Unfortunately, that strategy collapsed after the first debate, and its collapse made the strategy obvious enough to be offensive.  Last night, Obama finally decided to show some passion about wanting a second term, but he still hasn’t explained why he wants it or what he’ll do with it, even during last night’s debate.  The only case he offered was that he wasn’t Mitt Romney, the same argument that Obama used before the first debate.  And he spent most of the evening speaking with an oddly high-pitched tone, as if he was offended that he even needed to go that far.

Obama gave those undecideds no reason last night to vote for him or to stay home on Election Day.  That’s why nothing that happened in the debate will change the trajectory of the race.

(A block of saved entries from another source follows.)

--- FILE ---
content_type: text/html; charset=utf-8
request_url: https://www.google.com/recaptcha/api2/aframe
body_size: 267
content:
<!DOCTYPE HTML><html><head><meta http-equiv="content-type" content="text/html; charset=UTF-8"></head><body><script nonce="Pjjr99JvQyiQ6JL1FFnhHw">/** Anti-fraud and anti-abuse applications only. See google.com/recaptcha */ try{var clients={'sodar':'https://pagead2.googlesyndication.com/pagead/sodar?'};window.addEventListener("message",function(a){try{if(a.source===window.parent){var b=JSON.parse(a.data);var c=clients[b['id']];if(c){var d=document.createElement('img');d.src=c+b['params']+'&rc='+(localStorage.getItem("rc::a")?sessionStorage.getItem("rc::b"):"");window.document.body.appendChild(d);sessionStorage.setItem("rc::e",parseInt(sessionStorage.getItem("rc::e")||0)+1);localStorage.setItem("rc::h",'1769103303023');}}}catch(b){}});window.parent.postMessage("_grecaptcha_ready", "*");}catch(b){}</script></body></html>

Meanwhile, if you’re unimpressed with a Fox focus group, you can always balance that out with MSNBC’s focus group of undecideds from last night.  Final score there: Obama 1, Romney 1, with the other six abstaining from a choice until after the next debate:

That’s not exactly a ringing endorsement for an Obama victory claim.

Update: My Townhall brother Guy Benson says I should rewatch the MSNBC focus group:

 Hey Ed,  saw your post (I have one going up on the focus groups later, too)….I’d gently nudge you toward re-watching MSNBC’s.  I think 1-1 and 6 undeclared is very generous to Obama.  Two people explicitly said they’re going Romney, and another said she’s leaning towards him now.  One girl said Obama, the others didn’t commit, but even the African American remained unsold on O.  Just wanted to point that out!

I’d watch it again, but it seems to be down on the YouTube site for some reason.  I relied more on the tally from the moderator of the group, but Guy may well be correct.